Employers finished the year with a burst of hiring: The economy added 223,000 jobs in December, while the unemployment rate fell back to a half-century low of 3.5%, the Labor Department reported on Friday.
Why it matters: The labor market is still chugging along with healthy demand for workers, the latest sign that the economy is holding up despite recession fears.
- December's payroll gains are slightly higher than the 200,000 that economists forecast for the month.

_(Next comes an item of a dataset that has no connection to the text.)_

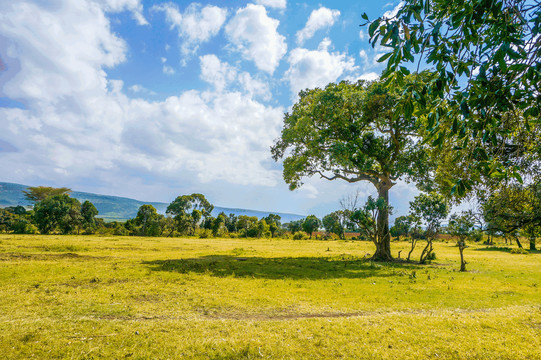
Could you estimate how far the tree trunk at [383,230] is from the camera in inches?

- Jobs growth moderated from November's gains, which were revised down to 256,000. In October, updated figures show the economy added 263,000 jobs, 21,000 fewer than initially estimated.
Details: Average hourly earnings, one measure of wage growth, rose by 0.3% in December or 4.6% over the past 12 months — a slightly slower pace than the 0.4% monthly rise in November (which was revised lower from 0.6%).
- The share of people employed or searching for work, known as the labor force participation rate, ticked up only slightly to 62.3%, compared to 62.1% in November.
The big picture: In an attempt to crush inflation, the Federal Reserve has swiftly raised interest rates and signaled further increases ahead. While job growth has moderated, the labor market has stayed resilient — a welcome development for workers.
- The Fed, however, is concerned that hot demand for too-few workers will cause employees to keep raising wages in a way they view as unsustainable, and stoke inflation.
Where it stands: The December jobs data is one of the last major labor market indicators of 2022, a solid year of job gains that brought the nation back to pre-pandemic levels of employment, and then some. (It is still short of the level where it would have been had the pandemic not happened at all.)
- The economy added more than 4.5 million jobs last year, with an average of roughly 375,000 jobs added each month.
- But overall labor force participation rate remains stubbornly below its pre-pandemic level. Some of that shortfall is due to deaths from COVID-19, but other reasons include excess retirements and slower immigration.
Editor's note: This is story has been updated with additional details and a chart.